Write out every line of the material below as a JSON list of strings, one string per line, and skip the blank lines.
** start of Entries **
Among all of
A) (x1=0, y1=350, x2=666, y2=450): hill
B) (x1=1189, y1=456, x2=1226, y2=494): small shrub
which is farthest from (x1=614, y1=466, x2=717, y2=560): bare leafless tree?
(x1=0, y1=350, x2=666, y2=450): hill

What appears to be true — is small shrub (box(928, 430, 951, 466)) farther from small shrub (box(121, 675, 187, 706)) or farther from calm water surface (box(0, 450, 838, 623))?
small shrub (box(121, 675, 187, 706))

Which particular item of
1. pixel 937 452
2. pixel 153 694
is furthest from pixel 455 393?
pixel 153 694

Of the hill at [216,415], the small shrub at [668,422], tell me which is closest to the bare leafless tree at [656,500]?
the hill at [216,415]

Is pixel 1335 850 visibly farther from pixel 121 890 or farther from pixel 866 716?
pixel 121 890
** end of Entries **
### Answer to this task
[
  "Among all of",
  "A) (x1=0, y1=350, x2=666, y2=450): hill",
  "B) (x1=1189, y1=456, x2=1226, y2=494): small shrub",
  "which is farthest from (x1=614, y1=466, x2=717, y2=560): bare leafless tree?",
  "(x1=0, y1=350, x2=666, y2=450): hill",
  "What appears to be true — is small shrub (box(928, 430, 951, 466)) farther from small shrub (box(121, 675, 187, 706)) or farther from calm water surface (box(0, 450, 838, 623))?",
  "small shrub (box(121, 675, 187, 706))",
  "Which particular item of",
  "1. pixel 937 452",
  "2. pixel 153 694",
  "is furthest from pixel 455 393?",
  "pixel 153 694",
  "Of the hill at [216,415], the small shrub at [668,422], tell me which is closest to the bare leafless tree at [656,500]?",
  "the hill at [216,415]",
  "Is pixel 1335 850 visibly farther from pixel 121 890 or farther from pixel 866 716?",
  "pixel 121 890"
]